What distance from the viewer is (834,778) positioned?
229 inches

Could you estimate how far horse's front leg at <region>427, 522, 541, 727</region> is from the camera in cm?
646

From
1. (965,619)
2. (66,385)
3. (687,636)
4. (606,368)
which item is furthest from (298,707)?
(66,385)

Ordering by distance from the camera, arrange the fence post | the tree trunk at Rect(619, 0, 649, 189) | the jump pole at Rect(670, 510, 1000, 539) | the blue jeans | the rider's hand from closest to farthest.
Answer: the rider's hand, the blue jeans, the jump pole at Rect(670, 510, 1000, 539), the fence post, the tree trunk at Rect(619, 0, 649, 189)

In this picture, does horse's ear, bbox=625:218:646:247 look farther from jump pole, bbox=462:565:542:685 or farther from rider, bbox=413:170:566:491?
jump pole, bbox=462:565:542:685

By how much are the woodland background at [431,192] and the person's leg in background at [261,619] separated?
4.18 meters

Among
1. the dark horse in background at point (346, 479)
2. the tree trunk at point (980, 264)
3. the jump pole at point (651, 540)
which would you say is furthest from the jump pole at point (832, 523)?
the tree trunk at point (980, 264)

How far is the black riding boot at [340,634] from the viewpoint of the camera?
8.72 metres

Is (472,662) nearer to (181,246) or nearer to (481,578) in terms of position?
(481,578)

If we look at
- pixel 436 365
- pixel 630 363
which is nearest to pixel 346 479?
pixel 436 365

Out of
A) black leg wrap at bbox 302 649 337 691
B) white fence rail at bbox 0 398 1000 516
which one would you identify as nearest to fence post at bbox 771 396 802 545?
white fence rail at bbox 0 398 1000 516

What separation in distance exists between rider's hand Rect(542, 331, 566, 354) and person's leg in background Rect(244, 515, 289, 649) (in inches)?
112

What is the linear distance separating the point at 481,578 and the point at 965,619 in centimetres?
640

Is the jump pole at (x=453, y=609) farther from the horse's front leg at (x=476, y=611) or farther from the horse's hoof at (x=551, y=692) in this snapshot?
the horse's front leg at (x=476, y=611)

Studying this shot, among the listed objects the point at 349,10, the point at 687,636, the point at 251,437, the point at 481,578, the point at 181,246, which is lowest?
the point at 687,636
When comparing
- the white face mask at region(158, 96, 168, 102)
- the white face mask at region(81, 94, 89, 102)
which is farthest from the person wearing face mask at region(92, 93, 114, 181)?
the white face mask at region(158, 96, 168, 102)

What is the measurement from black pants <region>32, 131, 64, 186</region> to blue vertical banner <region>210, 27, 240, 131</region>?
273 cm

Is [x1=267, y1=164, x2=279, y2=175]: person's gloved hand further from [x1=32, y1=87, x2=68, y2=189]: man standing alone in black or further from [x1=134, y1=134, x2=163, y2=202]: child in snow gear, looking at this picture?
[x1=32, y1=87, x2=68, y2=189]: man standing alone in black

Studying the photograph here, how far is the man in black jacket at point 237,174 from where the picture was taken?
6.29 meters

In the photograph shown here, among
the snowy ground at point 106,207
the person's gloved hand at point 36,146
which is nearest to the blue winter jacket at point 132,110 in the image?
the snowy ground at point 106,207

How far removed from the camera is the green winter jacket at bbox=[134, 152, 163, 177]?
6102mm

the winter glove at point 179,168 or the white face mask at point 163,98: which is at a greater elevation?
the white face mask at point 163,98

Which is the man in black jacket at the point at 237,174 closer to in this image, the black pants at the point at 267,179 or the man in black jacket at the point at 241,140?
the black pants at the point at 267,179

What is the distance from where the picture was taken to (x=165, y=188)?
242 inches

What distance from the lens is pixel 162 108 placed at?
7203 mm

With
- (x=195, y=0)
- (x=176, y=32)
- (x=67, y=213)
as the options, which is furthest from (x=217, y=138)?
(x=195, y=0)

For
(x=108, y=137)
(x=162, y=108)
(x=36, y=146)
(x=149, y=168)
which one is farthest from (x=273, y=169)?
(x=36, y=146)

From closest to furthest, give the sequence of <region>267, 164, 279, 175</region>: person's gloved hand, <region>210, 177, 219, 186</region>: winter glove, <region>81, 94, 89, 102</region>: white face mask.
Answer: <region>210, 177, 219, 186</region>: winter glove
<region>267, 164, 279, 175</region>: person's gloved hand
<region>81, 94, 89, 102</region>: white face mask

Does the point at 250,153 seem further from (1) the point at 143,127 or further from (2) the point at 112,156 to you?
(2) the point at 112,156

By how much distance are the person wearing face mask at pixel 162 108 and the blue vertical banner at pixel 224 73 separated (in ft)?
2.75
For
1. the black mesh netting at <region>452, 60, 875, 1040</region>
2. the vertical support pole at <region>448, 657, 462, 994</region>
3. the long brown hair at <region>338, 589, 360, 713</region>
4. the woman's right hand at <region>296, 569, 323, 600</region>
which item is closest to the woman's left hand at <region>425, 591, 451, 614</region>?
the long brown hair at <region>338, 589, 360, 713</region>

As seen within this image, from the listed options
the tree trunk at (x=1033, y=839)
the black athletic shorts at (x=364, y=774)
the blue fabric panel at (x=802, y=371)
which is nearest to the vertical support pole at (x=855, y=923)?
════════════════
**The problem**
Count the lines of the data above that contain the string "pixel", treating uppercase and lowercase as different. Reply with the number only.

**Result for this task**
6